I gasped in horror at this revelation. “And who was the culprit?”
“That is a mystery as yet unresolved. Even at this moment, officers of the police are gathered within, investigating the monstrous deed.”
“Yes,” interjected the handsome matron beside him, clutching a knitted shawl to her capacious bosom. “They are being assisted by none other than Colonel Davy Crockett, who—as good fortune would have it—has been lodging in this very establishment during his current visit to our city.”
“Why with Davy’s help, the police are certain to apprehend the killer in no time .” The source of this observation was a young gentleman whose fastidious, if not foppish, attire—so strikingly inapt at that unseasonable hour—endowed him with the unmistakable aura of the dandy.
“If such an emotion were possible,” the bewhiskered gentleman proclaimed, “I would almost feel a measure of pity for the murderer. For if Davy gets his hands upon him, there will be the need for neither judge nor executioner.”
“You speak truly, friend,” observed the “dandy” “Why, do you recall the ferocious manner in which Davy subdued Ephraim Packer’s notorious gang of Mississippi river pirates, as reported in last month’s number of Crockett’s Almanac?”
“Recall it!” retorted the other. “Only yesterday, I was regaling my wife with the colorful particulars of that astonishing episode. She was transported with admiration as I recounted how Davy, though partly disabled by a pistol-shot inflicted by Packer’s cowardly lieutenant, Wicket Finney, defeated the latter in a savage bout of mortal combat.”
“To say nothing of Davy’s daring when, armed only with his hunting knife ‘Big Butcher,’ he dispatched no less than six of the murderous cutthroats.”
As the two men continued to rehearse the details of Crockett’s putative adventure—whose manifest improbability seemed in no wise to tax the credulity of the wonderstruck pair—my attention detached itself from their conversation and turned to the shocking intelligence of which I had just been apprised. That a cold-blooded murder had occurred on these very premises appeared nothing short of uncanny—the terrible fulfillment of the dark premonition that had gripped me when the black cat crossed my path. Surely something more than mere coincidence was involved in this awful circumstance! A dark fatality seemed to be at work, drawing me with the obscure yet inexorable pull of necessity into a situation whose outcome I could neither evade nor foresee.

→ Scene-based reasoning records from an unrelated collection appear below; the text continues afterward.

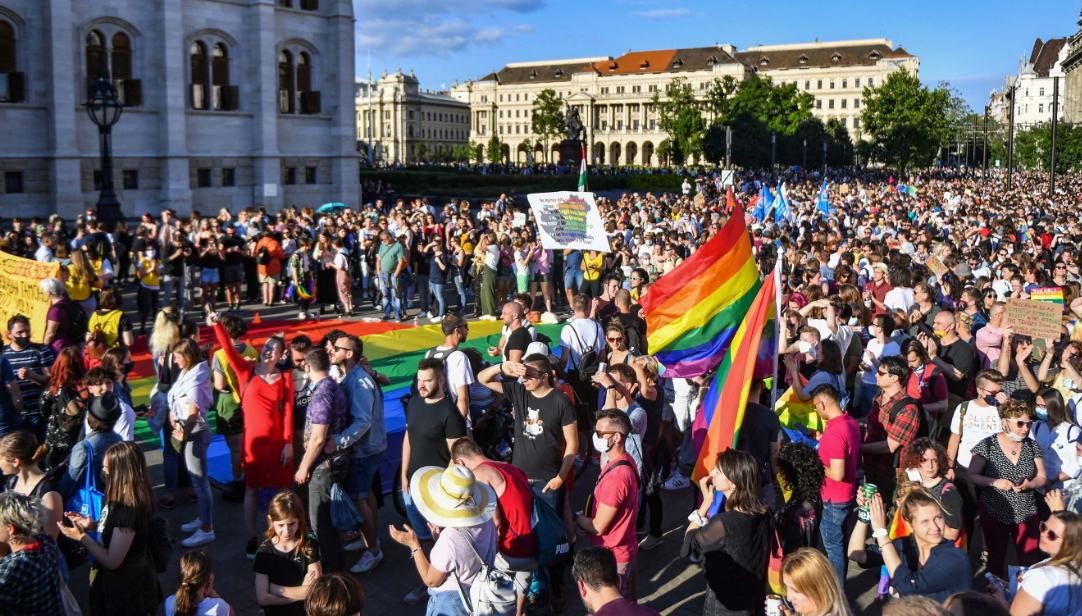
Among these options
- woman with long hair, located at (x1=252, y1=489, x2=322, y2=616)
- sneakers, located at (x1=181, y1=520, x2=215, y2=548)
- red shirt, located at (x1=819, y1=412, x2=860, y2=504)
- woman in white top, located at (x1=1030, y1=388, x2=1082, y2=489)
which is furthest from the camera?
sneakers, located at (x1=181, y1=520, x2=215, y2=548)

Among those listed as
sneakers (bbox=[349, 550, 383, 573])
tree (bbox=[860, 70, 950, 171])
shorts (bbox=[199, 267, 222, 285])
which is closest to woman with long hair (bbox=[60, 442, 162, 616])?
sneakers (bbox=[349, 550, 383, 573])

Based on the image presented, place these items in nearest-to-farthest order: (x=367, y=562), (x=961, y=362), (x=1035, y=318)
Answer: (x=367, y=562)
(x=1035, y=318)
(x=961, y=362)

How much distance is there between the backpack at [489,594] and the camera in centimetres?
508

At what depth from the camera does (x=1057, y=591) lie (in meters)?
4.40

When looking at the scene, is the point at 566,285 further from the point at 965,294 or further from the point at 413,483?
the point at 413,483

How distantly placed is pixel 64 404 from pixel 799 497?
17.4 feet

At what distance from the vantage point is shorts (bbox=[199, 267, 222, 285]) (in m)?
17.0

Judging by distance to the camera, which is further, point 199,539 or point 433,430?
point 199,539

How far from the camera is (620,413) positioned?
5.80 metres

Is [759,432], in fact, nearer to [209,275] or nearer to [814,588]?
[814,588]

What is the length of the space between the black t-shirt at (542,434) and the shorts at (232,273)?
40.0 ft

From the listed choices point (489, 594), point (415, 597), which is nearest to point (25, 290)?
point (415, 597)

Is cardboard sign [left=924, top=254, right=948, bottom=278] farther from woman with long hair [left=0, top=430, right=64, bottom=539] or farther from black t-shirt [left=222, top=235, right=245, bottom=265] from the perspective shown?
black t-shirt [left=222, top=235, right=245, bottom=265]

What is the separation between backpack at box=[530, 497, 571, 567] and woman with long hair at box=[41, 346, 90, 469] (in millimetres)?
3644
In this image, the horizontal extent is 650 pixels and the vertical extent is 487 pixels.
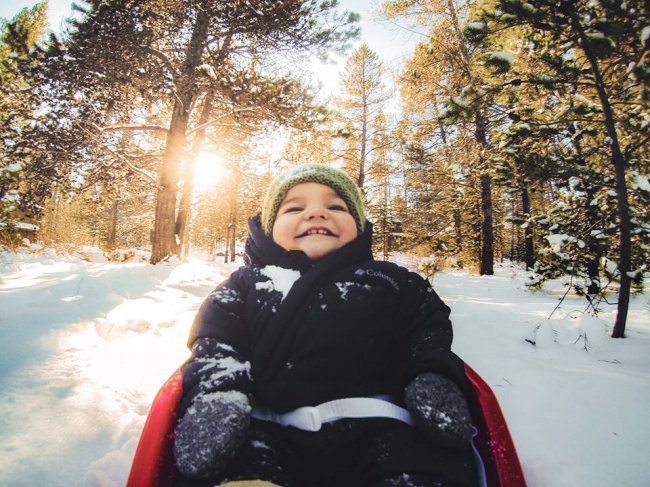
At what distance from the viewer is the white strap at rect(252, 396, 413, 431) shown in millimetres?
1009

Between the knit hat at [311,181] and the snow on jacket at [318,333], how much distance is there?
0.69ft

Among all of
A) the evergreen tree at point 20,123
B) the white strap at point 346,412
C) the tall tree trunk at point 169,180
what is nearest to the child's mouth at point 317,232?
the white strap at point 346,412

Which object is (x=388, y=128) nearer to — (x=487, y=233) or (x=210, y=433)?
(x=487, y=233)

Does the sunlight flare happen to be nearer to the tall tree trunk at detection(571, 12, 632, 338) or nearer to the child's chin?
the child's chin

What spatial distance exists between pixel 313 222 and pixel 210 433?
89cm

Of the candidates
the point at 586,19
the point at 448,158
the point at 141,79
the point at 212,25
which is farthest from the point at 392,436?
the point at 448,158

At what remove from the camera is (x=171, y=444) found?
0.92 m

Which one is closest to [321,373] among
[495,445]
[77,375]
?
[495,445]

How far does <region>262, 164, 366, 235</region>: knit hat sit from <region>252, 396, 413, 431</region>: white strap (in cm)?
82

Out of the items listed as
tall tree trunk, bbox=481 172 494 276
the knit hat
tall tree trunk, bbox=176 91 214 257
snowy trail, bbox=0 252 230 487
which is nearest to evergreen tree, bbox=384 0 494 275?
tall tree trunk, bbox=481 172 494 276

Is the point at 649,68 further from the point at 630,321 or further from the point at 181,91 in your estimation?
the point at 181,91

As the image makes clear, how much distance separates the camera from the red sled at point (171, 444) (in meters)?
0.85

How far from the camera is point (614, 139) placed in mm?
2592

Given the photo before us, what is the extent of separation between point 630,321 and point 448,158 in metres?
6.27
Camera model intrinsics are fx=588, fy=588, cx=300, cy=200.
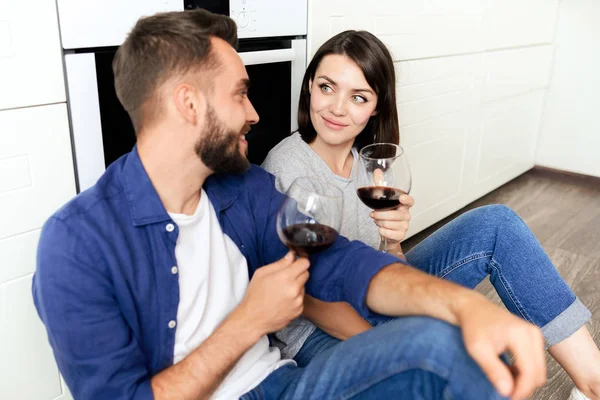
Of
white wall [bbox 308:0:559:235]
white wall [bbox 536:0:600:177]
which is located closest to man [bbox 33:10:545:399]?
white wall [bbox 308:0:559:235]

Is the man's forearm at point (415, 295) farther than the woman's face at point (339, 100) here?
No

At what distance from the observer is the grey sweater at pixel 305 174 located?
133 centimetres

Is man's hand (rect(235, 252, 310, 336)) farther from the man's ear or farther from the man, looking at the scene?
the man's ear

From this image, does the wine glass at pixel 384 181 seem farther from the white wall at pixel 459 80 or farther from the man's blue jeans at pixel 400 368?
the white wall at pixel 459 80

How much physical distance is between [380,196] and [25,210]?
0.74 m

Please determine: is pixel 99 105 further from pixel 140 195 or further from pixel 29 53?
pixel 140 195

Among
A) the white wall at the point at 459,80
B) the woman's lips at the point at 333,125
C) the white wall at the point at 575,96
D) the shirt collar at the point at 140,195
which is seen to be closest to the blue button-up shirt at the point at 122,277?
the shirt collar at the point at 140,195

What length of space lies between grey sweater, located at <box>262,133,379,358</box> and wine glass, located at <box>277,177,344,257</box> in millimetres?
356

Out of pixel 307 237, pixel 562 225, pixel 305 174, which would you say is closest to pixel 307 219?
pixel 307 237

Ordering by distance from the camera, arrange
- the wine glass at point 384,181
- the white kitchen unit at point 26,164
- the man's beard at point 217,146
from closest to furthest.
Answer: the man's beard at point 217,146
the white kitchen unit at point 26,164
the wine glass at point 384,181

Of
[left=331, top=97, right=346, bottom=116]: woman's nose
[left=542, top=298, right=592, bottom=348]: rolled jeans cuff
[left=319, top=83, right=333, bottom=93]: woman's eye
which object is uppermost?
[left=319, top=83, right=333, bottom=93]: woman's eye

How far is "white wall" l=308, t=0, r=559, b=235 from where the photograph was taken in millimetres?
2170

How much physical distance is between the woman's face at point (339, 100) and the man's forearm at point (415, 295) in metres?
0.52

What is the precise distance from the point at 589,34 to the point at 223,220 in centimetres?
330
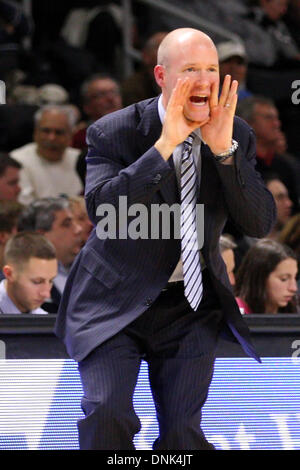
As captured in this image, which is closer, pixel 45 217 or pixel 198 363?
pixel 198 363

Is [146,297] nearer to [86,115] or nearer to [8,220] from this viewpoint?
[8,220]

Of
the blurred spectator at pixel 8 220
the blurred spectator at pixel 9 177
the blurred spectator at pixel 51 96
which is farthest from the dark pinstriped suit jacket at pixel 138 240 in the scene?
the blurred spectator at pixel 51 96

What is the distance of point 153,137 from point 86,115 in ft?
15.1

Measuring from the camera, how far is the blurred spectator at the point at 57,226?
565 cm

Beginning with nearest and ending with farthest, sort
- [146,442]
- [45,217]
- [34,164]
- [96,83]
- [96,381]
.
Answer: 1. [96,381]
2. [146,442]
3. [45,217]
4. [34,164]
5. [96,83]

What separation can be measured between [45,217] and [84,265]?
2.51m

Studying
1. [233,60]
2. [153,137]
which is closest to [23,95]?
[233,60]

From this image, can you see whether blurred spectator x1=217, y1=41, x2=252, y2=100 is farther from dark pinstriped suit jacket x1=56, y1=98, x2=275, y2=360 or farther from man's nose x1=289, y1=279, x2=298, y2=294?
dark pinstriped suit jacket x1=56, y1=98, x2=275, y2=360

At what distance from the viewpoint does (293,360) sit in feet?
12.0

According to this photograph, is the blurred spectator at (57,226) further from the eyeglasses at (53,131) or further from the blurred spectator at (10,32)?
the blurred spectator at (10,32)

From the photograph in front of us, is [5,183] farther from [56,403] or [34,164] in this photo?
[56,403]

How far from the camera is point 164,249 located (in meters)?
3.15

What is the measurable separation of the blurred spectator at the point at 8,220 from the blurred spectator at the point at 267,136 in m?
1.97

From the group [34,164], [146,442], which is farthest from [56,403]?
[34,164]
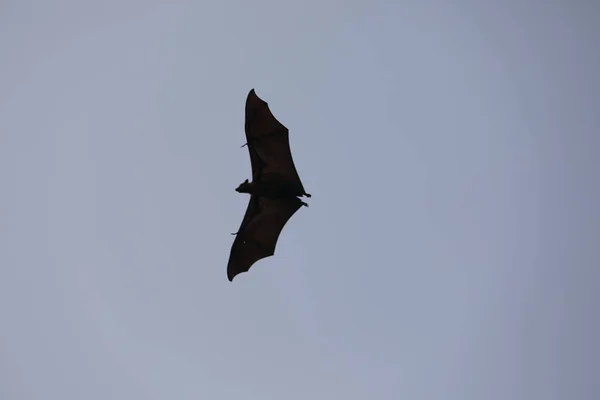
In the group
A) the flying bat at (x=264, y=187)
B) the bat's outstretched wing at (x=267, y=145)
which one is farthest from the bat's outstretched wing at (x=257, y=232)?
the bat's outstretched wing at (x=267, y=145)

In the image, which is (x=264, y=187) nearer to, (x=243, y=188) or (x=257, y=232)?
(x=243, y=188)

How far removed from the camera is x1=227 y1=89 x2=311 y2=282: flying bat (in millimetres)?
26578

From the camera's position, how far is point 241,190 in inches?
1065

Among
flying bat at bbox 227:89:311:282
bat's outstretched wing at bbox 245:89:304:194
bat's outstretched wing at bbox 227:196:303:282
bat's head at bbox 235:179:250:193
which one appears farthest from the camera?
bat's outstretched wing at bbox 227:196:303:282

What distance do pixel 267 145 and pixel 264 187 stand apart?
6.00 feet

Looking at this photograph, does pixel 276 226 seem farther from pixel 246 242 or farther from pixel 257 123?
pixel 257 123

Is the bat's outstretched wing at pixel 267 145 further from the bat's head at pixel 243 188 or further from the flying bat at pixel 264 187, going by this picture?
the bat's head at pixel 243 188

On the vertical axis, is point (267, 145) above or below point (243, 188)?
above

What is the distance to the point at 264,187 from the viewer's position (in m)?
27.3

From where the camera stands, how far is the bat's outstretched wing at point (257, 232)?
2842cm

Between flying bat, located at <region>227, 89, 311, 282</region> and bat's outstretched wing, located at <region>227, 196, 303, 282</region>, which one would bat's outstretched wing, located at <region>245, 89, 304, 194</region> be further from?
bat's outstretched wing, located at <region>227, 196, 303, 282</region>

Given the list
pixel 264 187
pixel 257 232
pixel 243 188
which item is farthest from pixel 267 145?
pixel 257 232

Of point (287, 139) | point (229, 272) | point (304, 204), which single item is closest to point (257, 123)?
point (287, 139)

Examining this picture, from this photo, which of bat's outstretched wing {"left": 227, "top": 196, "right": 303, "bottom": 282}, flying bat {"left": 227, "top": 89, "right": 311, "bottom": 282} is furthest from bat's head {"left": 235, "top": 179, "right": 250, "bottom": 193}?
bat's outstretched wing {"left": 227, "top": 196, "right": 303, "bottom": 282}
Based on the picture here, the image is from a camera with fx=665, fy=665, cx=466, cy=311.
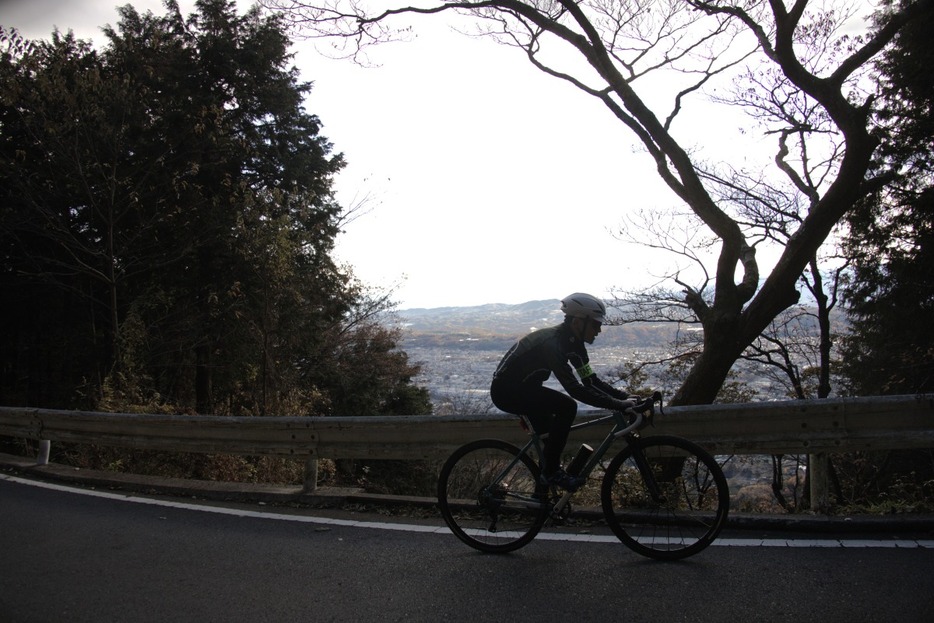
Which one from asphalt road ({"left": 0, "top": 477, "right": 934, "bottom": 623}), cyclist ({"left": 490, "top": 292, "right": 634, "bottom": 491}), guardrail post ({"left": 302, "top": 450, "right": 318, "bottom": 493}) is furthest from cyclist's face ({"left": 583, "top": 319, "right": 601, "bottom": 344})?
guardrail post ({"left": 302, "top": 450, "right": 318, "bottom": 493})

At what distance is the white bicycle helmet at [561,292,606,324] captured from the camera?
14.5 feet

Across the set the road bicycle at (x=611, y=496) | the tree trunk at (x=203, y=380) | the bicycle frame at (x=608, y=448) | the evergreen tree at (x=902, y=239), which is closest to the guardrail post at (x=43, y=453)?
the road bicycle at (x=611, y=496)

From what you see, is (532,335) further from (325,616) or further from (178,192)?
(178,192)

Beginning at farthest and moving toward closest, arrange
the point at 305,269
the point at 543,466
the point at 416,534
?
the point at 305,269 < the point at 416,534 < the point at 543,466

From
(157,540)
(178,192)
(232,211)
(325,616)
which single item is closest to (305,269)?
(232,211)

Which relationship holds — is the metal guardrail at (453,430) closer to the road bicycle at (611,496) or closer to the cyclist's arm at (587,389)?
the road bicycle at (611,496)

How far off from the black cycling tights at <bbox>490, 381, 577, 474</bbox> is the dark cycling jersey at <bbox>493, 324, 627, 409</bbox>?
70 millimetres

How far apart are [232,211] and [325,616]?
1788 cm

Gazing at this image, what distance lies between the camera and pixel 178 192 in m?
18.2

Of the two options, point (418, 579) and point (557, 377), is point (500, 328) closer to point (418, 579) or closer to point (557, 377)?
point (557, 377)

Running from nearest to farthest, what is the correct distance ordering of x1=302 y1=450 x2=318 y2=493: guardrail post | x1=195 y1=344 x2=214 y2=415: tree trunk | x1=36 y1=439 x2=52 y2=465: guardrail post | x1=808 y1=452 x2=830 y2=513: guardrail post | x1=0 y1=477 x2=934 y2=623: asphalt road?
x1=0 y1=477 x2=934 y2=623: asphalt road
x1=808 y1=452 x2=830 y2=513: guardrail post
x1=302 y1=450 x2=318 y2=493: guardrail post
x1=36 y1=439 x2=52 y2=465: guardrail post
x1=195 y1=344 x2=214 y2=415: tree trunk

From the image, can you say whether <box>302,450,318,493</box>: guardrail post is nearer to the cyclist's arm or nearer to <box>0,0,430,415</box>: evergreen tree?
the cyclist's arm

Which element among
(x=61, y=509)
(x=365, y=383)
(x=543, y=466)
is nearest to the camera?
(x=543, y=466)

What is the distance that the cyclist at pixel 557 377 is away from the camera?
14.3 ft
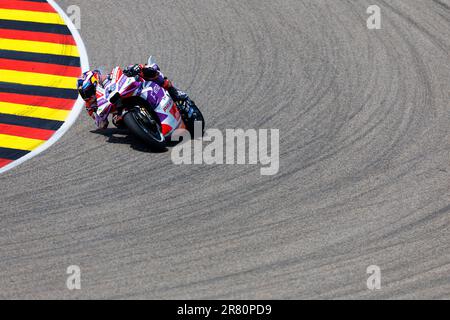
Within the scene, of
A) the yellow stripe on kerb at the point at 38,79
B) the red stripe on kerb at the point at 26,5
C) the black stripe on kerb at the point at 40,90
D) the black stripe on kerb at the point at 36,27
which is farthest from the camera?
the red stripe on kerb at the point at 26,5

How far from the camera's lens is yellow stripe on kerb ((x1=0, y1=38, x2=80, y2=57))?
17328 millimetres

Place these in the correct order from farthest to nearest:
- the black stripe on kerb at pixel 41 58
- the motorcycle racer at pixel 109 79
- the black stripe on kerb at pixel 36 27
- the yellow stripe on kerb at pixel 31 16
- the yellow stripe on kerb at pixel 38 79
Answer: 1. the yellow stripe on kerb at pixel 31 16
2. the black stripe on kerb at pixel 36 27
3. the black stripe on kerb at pixel 41 58
4. the yellow stripe on kerb at pixel 38 79
5. the motorcycle racer at pixel 109 79

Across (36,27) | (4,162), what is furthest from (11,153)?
(36,27)

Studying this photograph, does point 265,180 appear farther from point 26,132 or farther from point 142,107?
point 26,132

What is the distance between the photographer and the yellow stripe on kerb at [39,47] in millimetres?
17328

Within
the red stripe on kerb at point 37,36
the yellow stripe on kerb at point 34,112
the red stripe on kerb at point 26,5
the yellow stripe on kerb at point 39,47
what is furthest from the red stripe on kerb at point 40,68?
the red stripe on kerb at point 26,5

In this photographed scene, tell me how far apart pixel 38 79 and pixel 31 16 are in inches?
111

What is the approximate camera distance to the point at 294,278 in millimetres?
10586

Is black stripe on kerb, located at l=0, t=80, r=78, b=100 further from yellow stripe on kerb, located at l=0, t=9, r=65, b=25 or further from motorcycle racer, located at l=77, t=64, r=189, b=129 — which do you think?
yellow stripe on kerb, located at l=0, t=9, r=65, b=25

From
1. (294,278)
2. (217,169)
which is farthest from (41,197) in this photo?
(294,278)

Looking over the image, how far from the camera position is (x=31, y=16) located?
1862 centimetres

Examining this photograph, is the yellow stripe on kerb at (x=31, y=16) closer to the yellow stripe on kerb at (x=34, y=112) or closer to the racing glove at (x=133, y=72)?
the yellow stripe on kerb at (x=34, y=112)

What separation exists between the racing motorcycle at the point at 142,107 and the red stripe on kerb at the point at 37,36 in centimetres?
428

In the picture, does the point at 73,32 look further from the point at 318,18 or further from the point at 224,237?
the point at 224,237
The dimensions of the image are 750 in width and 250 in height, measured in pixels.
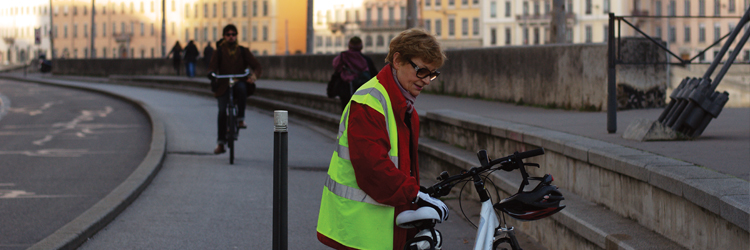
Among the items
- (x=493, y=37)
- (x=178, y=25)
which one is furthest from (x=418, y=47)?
(x=178, y=25)

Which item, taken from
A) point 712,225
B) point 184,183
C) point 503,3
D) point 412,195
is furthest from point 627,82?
point 503,3

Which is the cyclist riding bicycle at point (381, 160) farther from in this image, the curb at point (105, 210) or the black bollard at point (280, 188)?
the curb at point (105, 210)

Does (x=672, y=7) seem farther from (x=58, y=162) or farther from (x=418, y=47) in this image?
(x=418, y=47)

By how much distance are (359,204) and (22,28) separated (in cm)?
14761

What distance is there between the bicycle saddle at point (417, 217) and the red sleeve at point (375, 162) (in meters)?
0.06

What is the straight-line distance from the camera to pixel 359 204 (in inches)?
139

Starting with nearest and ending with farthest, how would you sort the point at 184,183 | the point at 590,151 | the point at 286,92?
the point at 590,151 → the point at 184,183 → the point at 286,92

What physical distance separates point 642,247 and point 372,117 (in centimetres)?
210

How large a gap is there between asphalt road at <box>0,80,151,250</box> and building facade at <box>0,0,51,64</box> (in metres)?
120

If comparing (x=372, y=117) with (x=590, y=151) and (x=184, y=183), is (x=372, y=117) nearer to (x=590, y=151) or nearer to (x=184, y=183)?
(x=590, y=151)

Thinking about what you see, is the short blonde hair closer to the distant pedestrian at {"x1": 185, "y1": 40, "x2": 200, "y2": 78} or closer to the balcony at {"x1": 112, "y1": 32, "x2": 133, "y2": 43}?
the distant pedestrian at {"x1": 185, "y1": 40, "x2": 200, "y2": 78}

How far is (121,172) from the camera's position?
35.4ft

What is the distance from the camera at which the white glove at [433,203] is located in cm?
350

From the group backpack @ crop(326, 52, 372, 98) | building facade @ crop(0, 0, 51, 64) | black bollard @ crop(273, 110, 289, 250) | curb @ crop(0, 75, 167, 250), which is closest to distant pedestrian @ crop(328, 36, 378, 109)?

Abandoning myself to the dim, if undeniable, forces of destiny, I proceeded to make my way towards the entranceway of the house. “I beg your pardon,” I proclaimed as I advanced through the assemblage. “I am here on a matter of urgent business with Colonel Crockett.”
My invocation of the idolatrized frontiersman had the desired effect. The crowd parted before me with awed murmurs of respect. A moment later, I ascended the wooden portico and passed across the threshold so recently traversed by that ghastly visitor whose unanticipated calling is, of all earthly misfortunes, the object of the deepest mortal dread. I refer, of course, to that grim intruder—sudden, violent Death!
The interior of the house was likewise full of people, many of whom—judging by their negligent state of dress—were lodgers who had been roused from their apartments by the untimely disturbance. Indeed, more than a few of them were standing about in their nightclothes, their faces taut with anxiety and dismay, I pressed my way through the crowd toward the far end of the main corridor, where, before an open doorway, a sombre group had gathered in a knot, straining to peer within.
“Allow me to pass, if you please. I must see Colonel Crockett.” By this expedient I soon reached the portal in question and entered that chamber of gloom.
A trio of police officers occupied the center of the apartment, engaged in an urgent consultation. Beside them stood Crockett, looking much the same as he had the previous afternoon, albeit a good deal more dishevelled—as though his ceremonial dinner had degenerated into a night of bibulous revelry. As I stepped inside the apartment, he glanced in my direction, his dark eyes dilating with surprise.